The BN(O) passport grants millions of Hong Kong citizens a path to easily seek work and consular access in the UK, an arrangement that allows the BN(O) passport holders to reside permanently in the UK through a series of steps. It is estimated that under a special immigration scheme proposed by UK in July 2020, more than 3 million Hong Kong BN(O) passport holders could migrate to UK for work and gain eventual citizenship, creating a massive brain drain, which worries Beijing.

Beijing has been cracking down on Hong Kong for years for its pro-democracy protests. It has drawn regular criticism from UK, further fracturing UK-China relations.

Prime Minister Boris Johnson has condemned the regular undermining of the Sino-British joint declaration by China and violations of the freedoms that the treaty grants to Hong Kong citizens. 

Governments worldwide including the US and Canada have repeatedly called out China over their egregious violations of the Sino-British declaration. The Canadian government has gone on to announce a new pathway to citizenship for young Hong Kong citizens, a move that has come in response of threats by the Chinese government endangering the safety of Canadian citizens in Hong Kong. 

UK too has thus followed suit and announced an immigration scheme to offer British citizenship to Hongkongers in possession of BN(O) passports. Beijing has not taken to this offer well and has promised to strongly retaliate against this move.

What’s problematic for Beijing is that UK’s offer to support pro-democracy Hong Kong citizens exposes the faultlines in China’s grasp over Honk Kong. The UK-Hong Kong agreement that gives Hong Kong it’s democratic freedoms from China until 2047 has long been a bone of contention for the Chinese government, which has sought to integrate Hong Kong to its communist regime.  As per a report by Bank of America, the emigration of Hong Kong residents overseas could trigger an outflow of capital amounting to $36 billion in 2021, an estimate that has come in the background of UK opening its special visa scheme for Hong Kong BN(O) passport holders. 

This has greatly irked the attention of pro-Beijing Honk Kong legislators who have openly called for extreme measures against pro-democracy Hongkongers who wish to move to UK, including stripping their BN(O) passport privileges and their right to vote in elections.

Beijing has started to take concrete steps towards these threats.

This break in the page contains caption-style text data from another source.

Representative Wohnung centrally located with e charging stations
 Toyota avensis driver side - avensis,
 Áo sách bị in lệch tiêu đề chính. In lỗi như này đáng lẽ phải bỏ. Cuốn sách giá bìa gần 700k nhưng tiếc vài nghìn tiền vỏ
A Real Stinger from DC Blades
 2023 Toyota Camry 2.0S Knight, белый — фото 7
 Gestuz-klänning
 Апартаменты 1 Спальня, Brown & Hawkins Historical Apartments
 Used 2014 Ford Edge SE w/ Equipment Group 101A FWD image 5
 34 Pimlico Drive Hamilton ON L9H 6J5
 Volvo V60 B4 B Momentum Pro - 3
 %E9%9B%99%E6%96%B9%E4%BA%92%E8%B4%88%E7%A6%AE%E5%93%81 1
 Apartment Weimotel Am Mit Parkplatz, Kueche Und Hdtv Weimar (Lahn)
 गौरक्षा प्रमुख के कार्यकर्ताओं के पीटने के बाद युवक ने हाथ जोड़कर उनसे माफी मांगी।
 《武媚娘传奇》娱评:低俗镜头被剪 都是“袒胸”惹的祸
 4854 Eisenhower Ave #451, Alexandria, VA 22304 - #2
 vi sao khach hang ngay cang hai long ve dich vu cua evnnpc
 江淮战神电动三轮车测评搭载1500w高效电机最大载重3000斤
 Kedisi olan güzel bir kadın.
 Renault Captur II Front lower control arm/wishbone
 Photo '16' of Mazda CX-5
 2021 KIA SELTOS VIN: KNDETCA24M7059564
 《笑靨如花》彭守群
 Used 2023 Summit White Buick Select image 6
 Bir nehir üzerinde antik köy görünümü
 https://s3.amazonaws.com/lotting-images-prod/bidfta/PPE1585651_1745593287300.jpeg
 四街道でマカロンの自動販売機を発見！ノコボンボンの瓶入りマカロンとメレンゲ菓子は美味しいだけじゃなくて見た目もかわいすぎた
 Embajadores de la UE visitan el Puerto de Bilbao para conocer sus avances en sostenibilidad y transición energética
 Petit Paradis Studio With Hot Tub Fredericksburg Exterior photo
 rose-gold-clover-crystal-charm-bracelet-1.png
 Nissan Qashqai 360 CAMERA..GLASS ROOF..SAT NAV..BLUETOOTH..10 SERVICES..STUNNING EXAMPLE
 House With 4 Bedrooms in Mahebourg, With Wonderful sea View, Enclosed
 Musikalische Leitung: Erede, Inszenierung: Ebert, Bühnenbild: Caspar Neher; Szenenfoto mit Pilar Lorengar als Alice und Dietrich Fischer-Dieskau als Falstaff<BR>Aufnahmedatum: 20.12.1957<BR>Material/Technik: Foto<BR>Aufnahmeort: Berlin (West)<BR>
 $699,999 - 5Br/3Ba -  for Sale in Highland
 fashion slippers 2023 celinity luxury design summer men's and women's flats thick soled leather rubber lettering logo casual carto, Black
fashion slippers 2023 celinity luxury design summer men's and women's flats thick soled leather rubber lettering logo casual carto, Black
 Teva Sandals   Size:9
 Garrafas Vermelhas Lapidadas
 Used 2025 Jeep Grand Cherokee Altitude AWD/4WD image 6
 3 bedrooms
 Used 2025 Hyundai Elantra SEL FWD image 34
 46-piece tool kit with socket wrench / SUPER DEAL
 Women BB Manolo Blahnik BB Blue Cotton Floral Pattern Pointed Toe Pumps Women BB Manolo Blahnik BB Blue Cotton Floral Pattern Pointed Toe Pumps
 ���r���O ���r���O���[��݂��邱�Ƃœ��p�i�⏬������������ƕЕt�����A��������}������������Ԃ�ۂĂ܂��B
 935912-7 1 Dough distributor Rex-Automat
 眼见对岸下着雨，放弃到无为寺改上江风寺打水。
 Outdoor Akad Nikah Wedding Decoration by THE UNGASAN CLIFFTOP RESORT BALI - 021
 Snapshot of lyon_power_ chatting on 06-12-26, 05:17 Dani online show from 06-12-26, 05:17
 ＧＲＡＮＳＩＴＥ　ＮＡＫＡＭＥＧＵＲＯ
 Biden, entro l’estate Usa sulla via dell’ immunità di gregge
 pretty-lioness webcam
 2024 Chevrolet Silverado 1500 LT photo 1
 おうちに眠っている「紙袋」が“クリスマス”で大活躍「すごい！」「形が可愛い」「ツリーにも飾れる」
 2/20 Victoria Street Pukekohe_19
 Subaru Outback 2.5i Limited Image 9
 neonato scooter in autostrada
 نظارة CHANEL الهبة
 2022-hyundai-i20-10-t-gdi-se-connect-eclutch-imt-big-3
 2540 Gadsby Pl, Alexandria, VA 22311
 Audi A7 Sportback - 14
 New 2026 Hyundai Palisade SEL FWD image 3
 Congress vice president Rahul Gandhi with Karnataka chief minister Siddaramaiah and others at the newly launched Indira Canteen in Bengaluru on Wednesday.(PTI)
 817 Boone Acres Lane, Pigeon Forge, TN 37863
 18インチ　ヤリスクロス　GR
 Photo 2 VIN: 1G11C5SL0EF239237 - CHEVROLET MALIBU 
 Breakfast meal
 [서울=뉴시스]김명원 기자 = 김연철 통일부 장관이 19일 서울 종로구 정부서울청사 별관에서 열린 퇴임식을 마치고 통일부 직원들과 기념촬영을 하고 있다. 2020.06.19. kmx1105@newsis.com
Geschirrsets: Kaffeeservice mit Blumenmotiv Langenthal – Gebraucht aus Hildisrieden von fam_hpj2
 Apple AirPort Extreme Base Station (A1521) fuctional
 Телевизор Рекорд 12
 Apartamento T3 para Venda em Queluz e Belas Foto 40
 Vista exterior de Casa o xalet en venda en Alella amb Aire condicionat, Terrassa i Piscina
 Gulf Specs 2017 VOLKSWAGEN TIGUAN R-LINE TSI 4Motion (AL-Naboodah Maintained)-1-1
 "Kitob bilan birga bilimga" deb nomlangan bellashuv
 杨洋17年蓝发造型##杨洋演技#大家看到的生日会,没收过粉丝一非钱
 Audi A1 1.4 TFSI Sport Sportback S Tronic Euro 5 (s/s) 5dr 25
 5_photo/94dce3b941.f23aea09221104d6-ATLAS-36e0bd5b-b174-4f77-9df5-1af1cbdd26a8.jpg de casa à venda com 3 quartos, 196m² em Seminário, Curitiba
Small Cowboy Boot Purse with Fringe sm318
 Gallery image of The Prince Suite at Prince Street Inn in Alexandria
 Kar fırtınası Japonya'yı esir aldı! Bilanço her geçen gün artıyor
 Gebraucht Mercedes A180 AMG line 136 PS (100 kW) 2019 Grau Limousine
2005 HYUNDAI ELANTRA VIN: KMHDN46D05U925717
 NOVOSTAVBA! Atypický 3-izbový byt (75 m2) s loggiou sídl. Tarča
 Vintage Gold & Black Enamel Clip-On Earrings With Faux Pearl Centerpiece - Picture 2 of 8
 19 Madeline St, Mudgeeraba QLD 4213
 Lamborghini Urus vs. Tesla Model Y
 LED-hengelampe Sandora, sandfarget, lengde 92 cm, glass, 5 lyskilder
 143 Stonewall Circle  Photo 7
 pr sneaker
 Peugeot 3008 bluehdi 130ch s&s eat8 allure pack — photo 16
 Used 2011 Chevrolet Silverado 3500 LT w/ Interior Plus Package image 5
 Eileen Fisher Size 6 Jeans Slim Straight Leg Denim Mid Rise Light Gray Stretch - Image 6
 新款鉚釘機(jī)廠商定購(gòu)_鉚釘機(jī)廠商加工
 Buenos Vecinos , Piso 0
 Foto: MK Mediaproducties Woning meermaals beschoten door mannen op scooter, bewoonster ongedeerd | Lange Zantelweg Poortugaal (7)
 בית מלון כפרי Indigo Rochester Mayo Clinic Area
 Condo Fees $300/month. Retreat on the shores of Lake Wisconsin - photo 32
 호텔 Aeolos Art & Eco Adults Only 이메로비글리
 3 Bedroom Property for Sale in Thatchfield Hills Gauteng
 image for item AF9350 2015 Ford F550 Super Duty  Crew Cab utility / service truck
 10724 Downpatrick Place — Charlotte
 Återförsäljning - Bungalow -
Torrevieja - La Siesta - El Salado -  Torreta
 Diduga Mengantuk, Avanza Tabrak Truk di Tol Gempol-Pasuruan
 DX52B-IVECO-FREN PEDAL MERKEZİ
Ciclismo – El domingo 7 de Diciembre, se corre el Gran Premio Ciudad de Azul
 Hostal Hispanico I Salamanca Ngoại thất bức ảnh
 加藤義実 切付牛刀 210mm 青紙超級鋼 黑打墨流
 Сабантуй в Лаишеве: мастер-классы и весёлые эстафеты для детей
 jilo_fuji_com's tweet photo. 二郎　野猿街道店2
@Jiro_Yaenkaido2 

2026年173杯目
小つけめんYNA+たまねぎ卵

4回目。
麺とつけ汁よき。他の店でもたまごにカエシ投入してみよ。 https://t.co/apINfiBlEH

The government has gone on to block BN(O) passport holders trying to emigrate to UK from withdrawing their retirement savings from the pension fund, reported by the Apple Daily. 

UK’s offer to provide a safe haven to Hong Kong citizens is a culmination of years of political turmoil and protest in Hong Kong, including the “umbrella protests” of 2014. The major trigger point to open up immigration for BN(O) passport holders has been the enactment of the Hong Kong security law by Beijing in June 2020, which effectively gave carte blanche rights to the Chinese government to extradite Hong Kong pro-democracy protestors.